▸ **What the exercise asks**:
Please say who made the formal proposal to create the commission described in the Venice Commission text.

▸ **Excerpt provided**:
··········
The Venice Commission, officially European Commission for Democracy through Law, is an advisory body of the Council of Europe, composed of independent experts in the field of constitutional law. It was created in 1990 after the fall of the Berlin Wall, at a time of urgent need for constitutional assistance in Central and Eastern Europe.

Creation 
The idea to create a Commission for Democracy through Law as a group of experts in constitutional law was conceived by the then Minister for Community Policies of Italy, Antonio Mario La Pergola. The election of the name was based on the theory of La Pergola that expressed that sustainable democracies could only be built in a constitutional framework based on the rule of law.

The formal proposal for the creation of the commission was made by the Italian Minister of Foreign Affairs, Gianni De Michelis, who invited the other Foreign Affairs ministers of the Council of Europe to the Conference for the Creation of the European Commission for Democracy through Law that was held at the Giorgio Cini Foundation in San Giorgio Maggiore, Venice from 31 March to 1 April 1989. At this meeting, Foreign Affairs and Justice ministers reunited with representatives of the Constitutional Courts of the 21 countries of the Council of Europe.

The committee of ministers, seeking to assist the countries of Central and Eastern Europe, approved the creation of the Commission as a partial agreement at the session in Venice from 19 to 20 January 1990. The Foreign Affairs and Justice Ministers of Bulgaria, Czechoslovakia, Hungary, Poland, the German Democratic Republic, Romania, the Soviet Union and Yugoslavia also participated as observers in this meeting.
··········
▸ **Stored data**:
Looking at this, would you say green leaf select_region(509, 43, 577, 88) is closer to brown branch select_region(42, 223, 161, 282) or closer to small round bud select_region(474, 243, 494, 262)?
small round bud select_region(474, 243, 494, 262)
··········
▸ **The answer**:
Gianni De Michelis, the Italian Minister of Foreign Affairs.